Celui qui a remonté sa cravate le jour des funérailles.
Celle qui les appelait « mes enfants » d'une douce voix de grand-mère.
« Qu’insinuez-vous ? » dit-il, presque sans voix.
Elena le fixait du regard.
—Que, en ton absence, elle les disciplinait.
Nico se boucha les oreilles en entendant le ton de la conversation.
Santi a commencé à avoir le hoquet.
Et Roberto ressentit une fureur si froide qu'il cessa un instant d'entendre.
« C’est une accusation très grave », a-t-il finalement déclaré.
-Je sais.
—Avez-vous des preuves ?
Elena n'a pas répondu immédiatement.
Il mit la main dans la poche latérale de son uniforme.
Il sortit un petit téléphone ancien à coque transparente.
Il le brandit bien haut.
-Ouais.
Gertrudis avait perdu toute couleur au visage.
—Monsieur, ne regardez pas ça. Cette femme m'enregistre en secret. C'est illégal !
« Qu'y a-t-il ? » demanda Roberto.
Elena déglutit.
—Ce que sa femme a découvert avant de mourir.
La pièce entière sembla s'immobiliser.
« Ne mentionne plus jamais Alma », dit Roberto, dévasté.
Mais Elena ne pouvait plus faire demi-tour.
— Sa femme n’est pas morte en croyant que la maison était sûre.
Roberto sentit quelque chose se briser en lui.
-Qu'est-ce que tu dis?
La jeune femme regarda Gertrudis.
—Qu'Alma la soupçonnait depuis des mois avant l'accident.
Le mot « accident » persistait comme un poison.
Roberto fit un pas vers Elena.
—L'accident s'est produit sur l'autoroute.
—Oui, dit-elle. C'est ce qu'ils lui ont dit.
Gertrudis laissa échapper un rire nerveux.
—C’est de la folie ! Monsieur, cette fille est venue pour tout détruire !
Elena alluma le téléphone.
L'écran affichait une date remontant à un an et deux mois.
Une vidéo.
Tremblant.
Enregistré secrètement.
Roberto reconnut la cuisine secondaire du manoir.
Il a reconnu la voix d'Alma avant même de la voir.

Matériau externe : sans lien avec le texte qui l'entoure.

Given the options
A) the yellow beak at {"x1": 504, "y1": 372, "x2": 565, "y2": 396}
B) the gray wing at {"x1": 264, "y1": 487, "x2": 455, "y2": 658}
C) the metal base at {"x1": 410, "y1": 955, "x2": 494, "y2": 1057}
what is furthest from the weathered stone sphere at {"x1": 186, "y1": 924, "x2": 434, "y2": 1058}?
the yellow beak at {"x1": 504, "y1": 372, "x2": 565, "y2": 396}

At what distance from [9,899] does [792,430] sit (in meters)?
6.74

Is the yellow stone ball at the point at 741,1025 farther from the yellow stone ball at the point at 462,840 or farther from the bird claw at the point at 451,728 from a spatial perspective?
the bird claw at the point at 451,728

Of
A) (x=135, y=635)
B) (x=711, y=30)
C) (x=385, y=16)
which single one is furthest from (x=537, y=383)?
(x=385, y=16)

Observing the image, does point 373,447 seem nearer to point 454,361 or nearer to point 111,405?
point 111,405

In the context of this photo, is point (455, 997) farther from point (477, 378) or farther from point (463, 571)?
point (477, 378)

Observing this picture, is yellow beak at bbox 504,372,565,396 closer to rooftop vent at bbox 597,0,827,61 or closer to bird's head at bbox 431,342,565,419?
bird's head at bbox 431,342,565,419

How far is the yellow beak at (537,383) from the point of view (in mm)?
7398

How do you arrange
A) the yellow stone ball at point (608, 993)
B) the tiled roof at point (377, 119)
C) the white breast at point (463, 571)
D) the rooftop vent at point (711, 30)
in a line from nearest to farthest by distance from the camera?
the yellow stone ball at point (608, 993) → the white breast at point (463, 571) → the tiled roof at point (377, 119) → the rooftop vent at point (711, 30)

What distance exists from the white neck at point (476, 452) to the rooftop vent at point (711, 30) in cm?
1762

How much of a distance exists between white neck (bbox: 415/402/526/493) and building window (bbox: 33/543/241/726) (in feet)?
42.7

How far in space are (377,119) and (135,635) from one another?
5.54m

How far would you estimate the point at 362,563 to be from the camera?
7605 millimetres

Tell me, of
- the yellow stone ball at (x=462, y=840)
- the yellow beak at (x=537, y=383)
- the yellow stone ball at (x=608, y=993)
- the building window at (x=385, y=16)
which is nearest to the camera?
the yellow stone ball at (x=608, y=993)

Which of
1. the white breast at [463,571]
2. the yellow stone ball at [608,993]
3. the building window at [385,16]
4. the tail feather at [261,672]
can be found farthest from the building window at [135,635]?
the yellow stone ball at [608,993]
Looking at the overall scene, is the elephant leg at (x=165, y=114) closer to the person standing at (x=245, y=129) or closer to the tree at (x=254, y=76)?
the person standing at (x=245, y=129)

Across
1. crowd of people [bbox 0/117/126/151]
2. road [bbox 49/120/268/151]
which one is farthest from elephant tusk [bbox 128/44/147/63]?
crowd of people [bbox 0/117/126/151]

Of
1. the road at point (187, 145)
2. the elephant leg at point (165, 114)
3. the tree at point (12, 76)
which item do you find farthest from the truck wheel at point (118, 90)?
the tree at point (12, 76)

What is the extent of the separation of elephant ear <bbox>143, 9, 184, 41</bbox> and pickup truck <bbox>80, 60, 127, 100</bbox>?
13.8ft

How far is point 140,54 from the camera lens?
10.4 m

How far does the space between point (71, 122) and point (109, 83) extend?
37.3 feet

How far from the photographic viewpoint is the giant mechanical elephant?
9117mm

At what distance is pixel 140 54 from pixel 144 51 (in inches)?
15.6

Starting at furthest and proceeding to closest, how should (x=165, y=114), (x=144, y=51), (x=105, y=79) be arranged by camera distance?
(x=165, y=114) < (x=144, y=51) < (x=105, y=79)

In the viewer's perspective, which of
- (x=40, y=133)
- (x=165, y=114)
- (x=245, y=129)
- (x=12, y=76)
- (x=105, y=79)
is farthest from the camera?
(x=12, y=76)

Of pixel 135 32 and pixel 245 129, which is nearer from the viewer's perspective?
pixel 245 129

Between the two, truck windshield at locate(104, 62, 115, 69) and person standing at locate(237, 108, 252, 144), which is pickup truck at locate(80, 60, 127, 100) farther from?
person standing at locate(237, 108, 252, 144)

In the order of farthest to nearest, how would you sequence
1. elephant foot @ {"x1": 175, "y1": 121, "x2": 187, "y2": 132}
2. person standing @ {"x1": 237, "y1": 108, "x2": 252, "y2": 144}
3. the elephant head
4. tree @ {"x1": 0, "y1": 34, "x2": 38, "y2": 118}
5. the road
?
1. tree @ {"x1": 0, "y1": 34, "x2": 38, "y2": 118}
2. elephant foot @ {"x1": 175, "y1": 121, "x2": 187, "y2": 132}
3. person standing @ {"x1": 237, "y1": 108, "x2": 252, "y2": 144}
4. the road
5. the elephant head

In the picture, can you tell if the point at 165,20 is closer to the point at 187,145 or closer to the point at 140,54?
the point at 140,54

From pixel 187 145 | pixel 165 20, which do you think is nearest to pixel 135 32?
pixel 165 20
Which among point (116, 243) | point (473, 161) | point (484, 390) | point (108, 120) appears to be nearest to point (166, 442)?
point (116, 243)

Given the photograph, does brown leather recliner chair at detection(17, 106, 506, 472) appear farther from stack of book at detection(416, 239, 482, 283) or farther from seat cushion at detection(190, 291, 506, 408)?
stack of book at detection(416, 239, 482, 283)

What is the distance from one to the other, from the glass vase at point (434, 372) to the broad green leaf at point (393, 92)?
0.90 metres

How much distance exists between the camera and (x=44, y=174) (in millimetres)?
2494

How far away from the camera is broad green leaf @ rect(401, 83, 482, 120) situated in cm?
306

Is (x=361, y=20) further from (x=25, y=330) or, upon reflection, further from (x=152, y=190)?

Et lorsque l'image s'est stabilisée, il l'a vue.
Sa femme.
Diluant.
Fatigué.
Mais vivant.
Regardant droit dans l'objectif.
Roberto a cessé de respirer.
« Si tu regardes ça, Elena, » dit Alma dans la vidéo, « c’est parce que je n’ai pas réussi à parler à Roberto à temps. »
Gertrudis recula d'un pas.
Elena ne quittait pas l'écran des yeux.
« Ma mère et moi avons quitté cette maison à cause d'elle », poursuivit Alma en désignant un point hors champ. « Teresa m'a suppliée de ne rien dire quand nous étions petites, mais je ne peux plus faire semblant. Gertrudis n'est pas celle qu'elle prétend être. »
Roberto sentit ses jambes flancher.
Il posa une main sur le dossier du canapé.
Dans la vidéo, Alma a poursuivi :
« Pendant des années, elle a volé de l'argent chez mes parents. Puis elle a commencé à falsifier des médicaments, à cacher des documents et à intimider le personnel pour qu'il démissionne. Et depuis la naissance des enfants, je l'ai vue perdre le contrôle d'eux dès que personne ne la surveille. »
"C'est faux !" cria Gertrudis.
Mais la voix d'Alma continua, ferme :
—S’il m’arrive quoi que ce soit, ce ne sera pas par hasard. Et si Roberto n’entend jamais ça… Elena, promets-moi qu’un jour tu reviendras chercher mes enfants.
Roberto leva brutalement la tête.
Il regarda Elena.
La jeune femme pleurait déjà.
« Je le lui ai promis », murmura-t-il. « Je le lui ai promis le jour de son enterrement. »
Toute la scène se distordit sous les yeux de Roberto.
Les nuits où Alma voulait parler et où il répondait « demain ».
Il l'avait parfois remarquée nerveuse et avait attribué cela au chagrin lié à la maternité, à la fatigue, à l'anxiété.
Leur seule dispute sérieuse a eu lieu quelques semaines avant sa mort, lorsqu'elle lui a demandé de licencier Gertrudis et qu'il a refusé parce qu'«il ne voulait pas démanteler la maison au milieu du chaos.»
La culpabilité le transperçait comme un fer rouge.
« Non… » murmura-t-il. « Non. »
Gertrudis ne feignait plus l'indignation.